Picture this: A tenant who’s moving out leaves his apartment in ruins. The carpet is stained, it smells like smoke and there’s even a hole in one wall.
Your building supervisor decides to keep half the deposit to cover the costs of preparing the unit for the incoming renter.
It seems like a fair choice, and your supervisor explain your decision to the exiting tenant in a well-written, polite and timely communication. He seems to understand and does not argue.
A week later, you receive a scathing online review from that old tenant about numerous imagined problems with your property. Your overall star rating drops, affecting your search rankings. What’s more, you realize the review posted two days before you saw it, and there’s an ongoing conversation about just how bad it was to live in your building.
What do you do?
Don’t panic! The following Online Reputation Management (ORM) strategies can help you jump on any negative reviews and respond in a way that helps to keep your online reputation intact.
Respond Promptly and Focus on Customer Satisfaction
Research firm Harris Interactive found that 33 percent of customers who received a response to a negative review subsequently posted a positive review. What’s more, 34 percent deleted their original negative review. That’s the power of responding to online reviews.
But to be effective, your building supervisor’s response must be well-crafted — not arguing with the tenant or offering excuses, but instead acknowledging and validating the tenant’s concern, and where appropriate, apologizing for their inconvenience and assuring them you’re doing everything you can to address the issue. Then, invite them to contact you directly and take the conversation offline.
Here’s an example of a bad review from a disgruntled tenant, followed by a well-crafted, effective response:
“Just moved out of my apartment. I left it exactly the way it was when I moved in, but management kept most of my deposit anyway! They are liars and cheaters! Never rent from them!”
“We are dedicated to providing the best-possible experience to all our tenants, and we apologize for any frustration you experienced while moving out of your apartment. Please be assured we are looking into the matter and will address the problem as quickly as possible. Please feel free to reach out to us directly to discuss your concern in greater detail.”
Remember, having building supervisors respond promptly to negative reviews reflects the caliber of your reputation. Make sure you’re monitoring reviews in real-time, so you can respond immediately. Reputation.com recommends responding to 100 percent of all negative reviews within 24 hours.
Use a Trusted ORM Platform
You can’t respond to a comment or review if you never see it. That’s why it’s important to have a process in place for ongoing, real-time monitoring of key review sites and social media networks.
A solid online reputation management platform simplifies and streamlines the process of monitoring and responding to online reviews. It can automatically pull reviews and social media commentary about your company into a single dashboard for easy viewing. From there, you can identify the reviews that require immediate attention.

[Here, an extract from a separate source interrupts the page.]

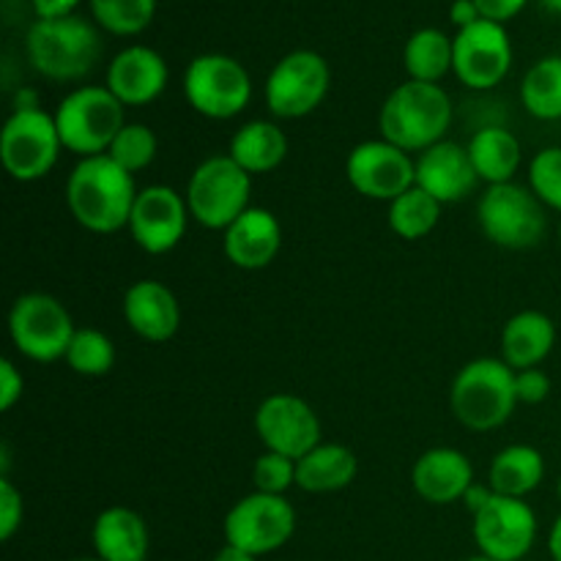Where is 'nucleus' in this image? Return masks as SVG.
Segmentation results:
<instances>
[{"mask_svg": "<svg viewBox=\"0 0 561 561\" xmlns=\"http://www.w3.org/2000/svg\"><path fill=\"white\" fill-rule=\"evenodd\" d=\"M124 321L146 343H168L181 329V305L159 279H137L124 294Z\"/></svg>", "mask_w": 561, "mask_h": 561, "instance_id": "nucleus-20", "label": "nucleus"}, {"mask_svg": "<svg viewBox=\"0 0 561 561\" xmlns=\"http://www.w3.org/2000/svg\"><path fill=\"white\" fill-rule=\"evenodd\" d=\"M66 365L85 378H102L115 365V345L99 329H77L66 351Z\"/></svg>", "mask_w": 561, "mask_h": 561, "instance_id": "nucleus-33", "label": "nucleus"}, {"mask_svg": "<svg viewBox=\"0 0 561 561\" xmlns=\"http://www.w3.org/2000/svg\"><path fill=\"white\" fill-rule=\"evenodd\" d=\"M77 327L69 310L55 296L31 290L22 294L9 310V337L25 359L49 365L66 359Z\"/></svg>", "mask_w": 561, "mask_h": 561, "instance_id": "nucleus-8", "label": "nucleus"}, {"mask_svg": "<svg viewBox=\"0 0 561 561\" xmlns=\"http://www.w3.org/2000/svg\"><path fill=\"white\" fill-rule=\"evenodd\" d=\"M515 394H518V403L540 405L551 394V378L542 370H537V367L515 370Z\"/></svg>", "mask_w": 561, "mask_h": 561, "instance_id": "nucleus-38", "label": "nucleus"}, {"mask_svg": "<svg viewBox=\"0 0 561 561\" xmlns=\"http://www.w3.org/2000/svg\"><path fill=\"white\" fill-rule=\"evenodd\" d=\"M22 518H25L22 493L16 491L9 477H0V540L9 542L20 531Z\"/></svg>", "mask_w": 561, "mask_h": 561, "instance_id": "nucleus-37", "label": "nucleus"}, {"mask_svg": "<svg viewBox=\"0 0 561 561\" xmlns=\"http://www.w3.org/2000/svg\"><path fill=\"white\" fill-rule=\"evenodd\" d=\"M222 250L236 268L261 272L283 250V225L268 208L250 206L222 233Z\"/></svg>", "mask_w": 561, "mask_h": 561, "instance_id": "nucleus-21", "label": "nucleus"}, {"mask_svg": "<svg viewBox=\"0 0 561 561\" xmlns=\"http://www.w3.org/2000/svg\"><path fill=\"white\" fill-rule=\"evenodd\" d=\"M225 542L252 557H268L290 542L296 531V510L285 496L252 491L225 515Z\"/></svg>", "mask_w": 561, "mask_h": 561, "instance_id": "nucleus-12", "label": "nucleus"}, {"mask_svg": "<svg viewBox=\"0 0 561 561\" xmlns=\"http://www.w3.org/2000/svg\"><path fill=\"white\" fill-rule=\"evenodd\" d=\"M542 5L548 11H553V14H561V0H542Z\"/></svg>", "mask_w": 561, "mask_h": 561, "instance_id": "nucleus-47", "label": "nucleus"}, {"mask_svg": "<svg viewBox=\"0 0 561 561\" xmlns=\"http://www.w3.org/2000/svg\"><path fill=\"white\" fill-rule=\"evenodd\" d=\"M463 561H493V559H488V557H471V559H463Z\"/></svg>", "mask_w": 561, "mask_h": 561, "instance_id": "nucleus-48", "label": "nucleus"}, {"mask_svg": "<svg viewBox=\"0 0 561 561\" xmlns=\"http://www.w3.org/2000/svg\"><path fill=\"white\" fill-rule=\"evenodd\" d=\"M471 535L480 548V557L493 561H520L535 548L537 515L526 499H510L496 493L488 507L471 515Z\"/></svg>", "mask_w": 561, "mask_h": 561, "instance_id": "nucleus-13", "label": "nucleus"}, {"mask_svg": "<svg viewBox=\"0 0 561 561\" xmlns=\"http://www.w3.org/2000/svg\"><path fill=\"white\" fill-rule=\"evenodd\" d=\"M137 192L135 175L102 153L75 164L66 181V206L80 228L107 236L129 225Z\"/></svg>", "mask_w": 561, "mask_h": 561, "instance_id": "nucleus-1", "label": "nucleus"}, {"mask_svg": "<svg viewBox=\"0 0 561 561\" xmlns=\"http://www.w3.org/2000/svg\"><path fill=\"white\" fill-rule=\"evenodd\" d=\"M91 14L113 36H137L153 22L157 0H91Z\"/></svg>", "mask_w": 561, "mask_h": 561, "instance_id": "nucleus-32", "label": "nucleus"}, {"mask_svg": "<svg viewBox=\"0 0 561 561\" xmlns=\"http://www.w3.org/2000/svg\"><path fill=\"white\" fill-rule=\"evenodd\" d=\"M442 203L433 195H427L420 186H411L400 197L389 203V228L394 236L405 241H420L436 230L438 219H442Z\"/></svg>", "mask_w": 561, "mask_h": 561, "instance_id": "nucleus-30", "label": "nucleus"}, {"mask_svg": "<svg viewBox=\"0 0 561 561\" xmlns=\"http://www.w3.org/2000/svg\"><path fill=\"white\" fill-rule=\"evenodd\" d=\"M255 433L268 453L299 460L321 444V420L307 400L274 392L257 405Z\"/></svg>", "mask_w": 561, "mask_h": 561, "instance_id": "nucleus-16", "label": "nucleus"}, {"mask_svg": "<svg viewBox=\"0 0 561 561\" xmlns=\"http://www.w3.org/2000/svg\"><path fill=\"white\" fill-rule=\"evenodd\" d=\"M455 47L453 38L438 27H422L405 42L403 64L409 80L416 82H442L453 71Z\"/></svg>", "mask_w": 561, "mask_h": 561, "instance_id": "nucleus-29", "label": "nucleus"}, {"mask_svg": "<svg viewBox=\"0 0 561 561\" xmlns=\"http://www.w3.org/2000/svg\"><path fill=\"white\" fill-rule=\"evenodd\" d=\"M211 561H257V557H252V553H247V551H241V548H233L225 542V546L217 551V557H214Z\"/></svg>", "mask_w": 561, "mask_h": 561, "instance_id": "nucleus-44", "label": "nucleus"}, {"mask_svg": "<svg viewBox=\"0 0 561 561\" xmlns=\"http://www.w3.org/2000/svg\"><path fill=\"white\" fill-rule=\"evenodd\" d=\"M348 184L370 201L392 203L416 184V159L389 140H365L345 159Z\"/></svg>", "mask_w": 561, "mask_h": 561, "instance_id": "nucleus-14", "label": "nucleus"}, {"mask_svg": "<svg viewBox=\"0 0 561 561\" xmlns=\"http://www.w3.org/2000/svg\"><path fill=\"white\" fill-rule=\"evenodd\" d=\"M14 110H42L38 104V93L31 91V88H22L14 96Z\"/></svg>", "mask_w": 561, "mask_h": 561, "instance_id": "nucleus-45", "label": "nucleus"}, {"mask_svg": "<svg viewBox=\"0 0 561 561\" xmlns=\"http://www.w3.org/2000/svg\"><path fill=\"white\" fill-rule=\"evenodd\" d=\"M64 140L55 126V115L44 110H11L0 131V162L20 184H33L53 173Z\"/></svg>", "mask_w": 561, "mask_h": 561, "instance_id": "nucleus-9", "label": "nucleus"}, {"mask_svg": "<svg viewBox=\"0 0 561 561\" xmlns=\"http://www.w3.org/2000/svg\"><path fill=\"white\" fill-rule=\"evenodd\" d=\"M453 71L471 91H491L513 69V42L504 25L480 20L453 38Z\"/></svg>", "mask_w": 561, "mask_h": 561, "instance_id": "nucleus-15", "label": "nucleus"}, {"mask_svg": "<svg viewBox=\"0 0 561 561\" xmlns=\"http://www.w3.org/2000/svg\"><path fill=\"white\" fill-rule=\"evenodd\" d=\"M192 214L186 197L173 186L153 184L137 192L135 208L129 217V233L135 244L148 255H168L181 244Z\"/></svg>", "mask_w": 561, "mask_h": 561, "instance_id": "nucleus-17", "label": "nucleus"}, {"mask_svg": "<svg viewBox=\"0 0 561 561\" xmlns=\"http://www.w3.org/2000/svg\"><path fill=\"white\" fill-rule=\"evenodd\" d=\"M520 102L535 118H561V55H548L526 71L520 82Z\"/></svg>", "mask_w": 561, "mask_h": 561, "instance_id": "nucleus-31", "label": "nucleus"}, {"mask_svg": "<svg viewBox=\"0 0 561 561\" xmlns=\"http://www.w3.org/2000/svg\"><path fill=\"white\" fill-rule=\"evenodd\" d=\"M55 126L66 151L75 157H102L126 126V107L107 85H82L60 99Z\"/></svg>", "mask_w": 561, "mask_h": 561, "instance_id": "nucleus-5", "label": "nucleus"}, {"mask_svg": "<svg viewBox=\"0 0 561 561\" xmlns=\"http://www.w3.org/2000/svg\"><path fill=\"white\" fill-rule=\"evenodd\" d=\"M474 466L460 449L433 447L416 458L411 485L427 504H455L474 485Z\"/></svg>", "mask_w": 561, "mask_h": 561, "instance_id": "nucleus-22", "label": "nucleus"}, {"mask_svg": "<svg viewBox=\"0 0 561 561\" xmlns=\"http://www.w3.org/2000/svg\"><path fill=\"white\" fill-rule=\"evenodd\" d=\"M548 551H551L553 561H561V515L553 520L551 535H548Z\"/></svg>", "mask_w": 561, "mask_h": 561, "instance_id": "nucleus-46", "label": "nucleus"}, {"mask_svg": "<svg viewBox=\"0 0 561 561\" xmlns=\"http://www.w3.org/2000/svg\"><path fill=\"white\" fill-rule=\"evenodd\" d=\"M474 5L480 9L482 20L504 25V22H510L513 16H518L524 11L526 0H474Z\"/></svg>", "mask_w": 561, "mask_h": 561, "instance_id": "nucleus-40", "label": "nucleus"}, {"mask_svg": "<svg viewBox=\"0 0 561 561\" xmlns=\"http://www.w3.org/2000/svg\"><path fill=\"white\" fill-rule=\"evenodd\" d=\"M493 496H496V491H493L491 485H480V482H474V485L463 493L460 502L466 504V510H469L471 515H477L482 507H488V502H491Z\"/></svg>", "mask_w": 561, "mask_h": 561, "instance_id": "nucleus-43", "label": "nucleus"}, {"mask_svg": "<svg viewBox=\"0 0 561 561\" xmlns=\"http://www.w3.org/2000/svg\"><path fill=\"white\" fill-rule=\"evenodd\" d=\"M469 157L480 181L488 186L510 184L524 164L520 140L504 126H482L469 140Z\"/></svg>", "mask_w": 561, "mask_h": 561, "instance_id": "nucleus-27", "label": "nucleus"}, {"mask_svg": "<svg viewBox=\"0 0 561 561\" xmlns=\"http://www.w3.org/2000/svg\"><path fill=\"white\" fill-rule=\"evenodd\" d=\"M359 460L345 444H318L316 449L296 460V488L307 493H334L356 480Z\"/></svg>", "mask_w": 561, "mask_h": 561, "instance_id": "nucleus-25", "label": "nucleus"}, {"mask_svg": "<svg viewBox=\"0 0 561 561\" xmlns=\"http://www.w3.org/2000/svg\"><path fill=\"white\" fill-rule=\"evenodd\" d=\"M477 222L485 239L504 250H531L540 244L548 228L540 197L515 181L488 186L477 206Z\"/></svg>", "mask_w": 561, "mask_h": 561, "instance_id": "nucleus-7", "label": "nucleus"}, {"mask_svg": "<svg viewBox=\"0 0 561 561\" xmlns=\"http://www.w3.org/2000/svg\"><path fill=\"white\" fill-rule=\"evenodd\" d=\"M184 197L197 225L225 233L250 208L252 175L228 153L208 157L192 170Z\"/></svg>", "mask_w": 561, "mask_h": 561, "instance_id": "nucleus-6", "label": "nucleus"}, {"mask_svg": "<svg viewBox=\"0 0 561 561\" xmlns=\"http://www.w3.org/2000/svg\"><path fill=\"white\" fill-rule=\"evenodd\" d=\"M515 405V370L496 356H480L460 367L449 389L453 416L474 433L502 427L513 416Z\"/></svg>", "mask_w": 561, "mask_h": 561, "instance_id": "nucleus-4", "label": "nucleus"}, {"mask_svg": "<svg viewBox=\"0 0 561 561\" xmlns=\"http://www.w3.org/2000/svg\"><path fill=\"white\" fill-rule=\"evenodd\" d=\"M559 239H561V219H559Z\"/></svg>", "mask_w": 561, "mask_h": 561, "instance_id": "nucleus-51", "label": "nucleus"}, {"mask_svg": "<svg viewBox=\"0 0 561 561\" xmlns=\"http://www.w3.org/2000/svg\"><path fill=\"white\" fill-rule=\"evenodd\" d=\"M480 184L469 148L455 140H442L416 157V186L436 197L442 206L469 197Z\"/></svg>", "mask_w": 561, "mask_h": 561, "instance_id": "nucleus-19", "label": "nucleus"}, {"mask_svg": "<svg viewBox=\"0 0 561 561\" xmlns=\"http://www.w3.org/2000/svg\"><path fill=\"white\" fill-rule=\"evenodd\" d=\"M449 20H453V25L458 27V31H463V27L474 25V22H480V9L474 5V0H455L453 9H449Z\"/></svg>", "mask_w": 561, "mask_h": 561, "instance_id": "nucleus-42", "label": "nucleus"}, {"mask_svg": "<svg viewBox=\"0 0 561 561\" xmlns=\"http://www.w3.org/2000/svg\"><path fill=\"white\" fill-rule=\"evenodd\" d=\"M228 157L250 175L274 173L288 157V137L274 121H250L233 131Z\"/></svg>", "mask_w": 561, "mask_h": 561, "instance_id": "nucleus-26", "label": "nucleus"}, {"mask_svg": "<svg viewBox=\"0 0 561 561\" xmlns=\"http://www.w3.org/2000/svg\"><path fill=\"white\" fill-rule=\"evenodd\" d=\"M93 551L102 561H146L148 526L140 513L129 507H107L93 520Z\"/></svg>", "mask_w": 561, "mask_h": 561, "instance_id": "nucleus-23", "label": "nucleus"}, {"mask_svg": "<svg viewBox=\"0 0 561 561\" xmlns=\"http://www.w3.org/2000/svg\"><path fill=\"white\" fill-rule=\"evenodd\" d=\"M252 485L261 493L285 496L290 488H296V460L266 449L252 466Z\"/></svg>", "mask_w": 561, "mask_h": 561, "instance_id": "nucleus-36", "label": "nucleus"}, {"mask_svg": "<svg viewBox=\"0 0 561 561\" xmlns=\"http://www.w3.org/2000/svg\"><path fill=\"white\" fill-rule=\"evenodd\" d=\"M184 96L203 118L230 121L252 102V77L230 55H197L184 71Z\"/></svg>", "mask_w": 561, "mask_h": 561, "instance_id": "nucleus-10", "label": "nucleus"}, {"mask_svg": "<svg viewBox=\"0 0 561 561\" xmlns=\"http://www.w3.org/2000/svg\"><path fill=\"white\" fill-rule=\"evenodd\" d=\"M557 496H559V502H561V477H559V482H557Z\"/></svg>", "mask_w": 561, "mask_h": 561, "instance_id": "nucleus-49", "label": "nucleus"}, {"mask_svg": "<svg viewBox=\"0 0 561 561\" xmlns=\"http://www.w3.org/2000/svg\"><path fill=\"white\" fill-rule=\"evenodd\" d=\"M157 151H159V140L157 135H153L151 126L129 124V121H126V126L118 131L113 146H110L107 157L113 159L118 168H124L126 173L135 175L140 173V170H146L148 164L157 159Z\"/></svg>", "mask_w": 561, "mask_h": 561, "instance_id": "nucleus-34", "label": "nucleus"}, {"mask_svg": "<svg viewBox=\"0 0 561 561\" xmlns=\"http://www.w3.org/2000/svg\"><path fill=\"white\" fill-rule=\"evenodd\" d=\"M36 20H64L75 14L80 0H31Z\"/></svg>", "mask_w": 561, "mask_h": 561, "instance_id": "nucleus-41", "label": "nucleus"}, {"mask_svg": "<svg viewBox=\"0 0 561 561\" xmlns=\"http://www.w3.org/2000/svg\"><path fill=\"white\" fill-rule=\"evenodd\" d=\"M170 80L168 64L157 49L131 44L107 66V88L124 107H146L157 102Z\"/></svg>", "mask_w": 561, "mask_h": 561, "instance_id": "nucleus-18", "label": "nucleus"}, {"mask_svg": "<svg viewBox=\"0 0 561 561\" xmlns=\"http://www.w3.org/2000/svg\"><path fill=\"white\" fill-rule=\"evenodd\" d=\"M557 345V323L540 310L515 312L502 332V359L513 370H531L551 356Z\"/></svg>", "mask_w": 561, "mask_h": 561, "instance_id": "nucleus-24", "label": "nucleus"}, {"mask_svg": "<svg viewBox=\"0 0 561 561\" xmlns=\"http://www.w3.org/2000/svg\"><path fill=\"white\" fill-rule=\"evenodd\" d=\"M71 561H102L99 557H93V559H71Z\"/></svg>", "mask_w": 561, "mask_h": 561, "instance_id": "nucleus-50", "label": "nucleus"}, {"mask_svg": "<svg viewBox=\"0 0 561 561\" xmlns=\"http://www.w3.org/2000/svg\"><path fill=\"white\" fill-rule=\"evenodd\" d=\"M25 53L33 69L53 82H77L96 69L102 36L82 16L36 20L27 27Z\"/></svg>", "mask_w": 561, "mask_h": 561, "instance_id": "nucleus-3", "label": "nucleus"}, {"mask_svg": "<svg viewBox=\"0 0 561 561\" xmlns=\"http://www.w3.org/2000/svg\"><path fill=\"white\" fill-rule=\"evenodd\" d=\"M453 126V99L436 82L405 80L381 104L378 129L383 140L409 153H422L447 140Z\"/></svg>", "mask_w": 561, "mask_h": 561, "instance_id": "nucleus-2", "label": "nucleus"}, {"mask_svg": "<svg viewBox=\"0 0 561 561\" xmlns=\"http://www.w3.org/2000/svg\"><path fill=\"white\" fill-rule=\"evenodd\" d=\"M332 69L316 49H294L274 64L266 77V107L274 118L296 121L316 113L329 96Z\"/></svg>", "mask_w": 561, "mask_h": 561, "instance_id": "nucleus-11", "label": "nucleus"}, {"mask_svg": "<svg viewBox=\"0 0 561 561\" xmlns=\"http://www.w3.org/2000/svg\"><path fill=\"white\" fill-rule=\"evenodd\" d=\"M25 392V378L11 359H0V411L9 414Z\"/></svg>", "mask_w": 561, "mask_h": 561, "instance_id": "nucleus-39", "label": "nucleus"}, {"mask_svg": "<svg viewBox=\"0 0 561 561\" xmlns=\"http://www.w3.org/2000/svg\"><path fill=\"white\" fill-rule=\"evenodd\" d=\"M542 477H546V460H542L540 449L529 447V444H510L493 458L488 485L499 496L526 499L540 488Z\"/></svg>", "mask_w": 561, "mask_h": 561, "instance_id": "nucleus-28", "label": "nucleus"}, {"mask_svg": "<svg viewBox=\"0 0 561 561\" xmlns=\"http://www.w3.org/2000/svg\"><path fill=\"white\" fill-rule=\"evenodd\" d=\"M529 190L546 208L561 214V146L542 148L529 162Z\"/></svg>", "mask_w": 561, "mask_h": 561, "instance_id": "nucleus-35", "label": "nucleus"}]
</instances>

A robust ORM platform will enable you to set up automated alerts, so building supervisors know the moment a negative review is posted. That way they can work quickly to ameliorate the situation before an extended social conversation ensues.
Some platforms offer templates for review responses, ensuring all your location managers respond with appropriate, approved text. This lowers the risk of rogue, one-off responses that may negatively affect your organization’s reputation.
Finally, an ORM platform that provides operational insights with analysis tools such as word clouds and tornado charts can help you identify recurring problems at specific buildings. With these insights, you can take action and standardize best practices across all your locations.
Always Hedge Your Bets
Having plenty of new online reviews on major review sites can offset the effect of one or two bad reviews. Make sure you’re actively building review volume, as well as analyzing tenant reviews and surveys for insight into how you can improve operations — and the tenant experience.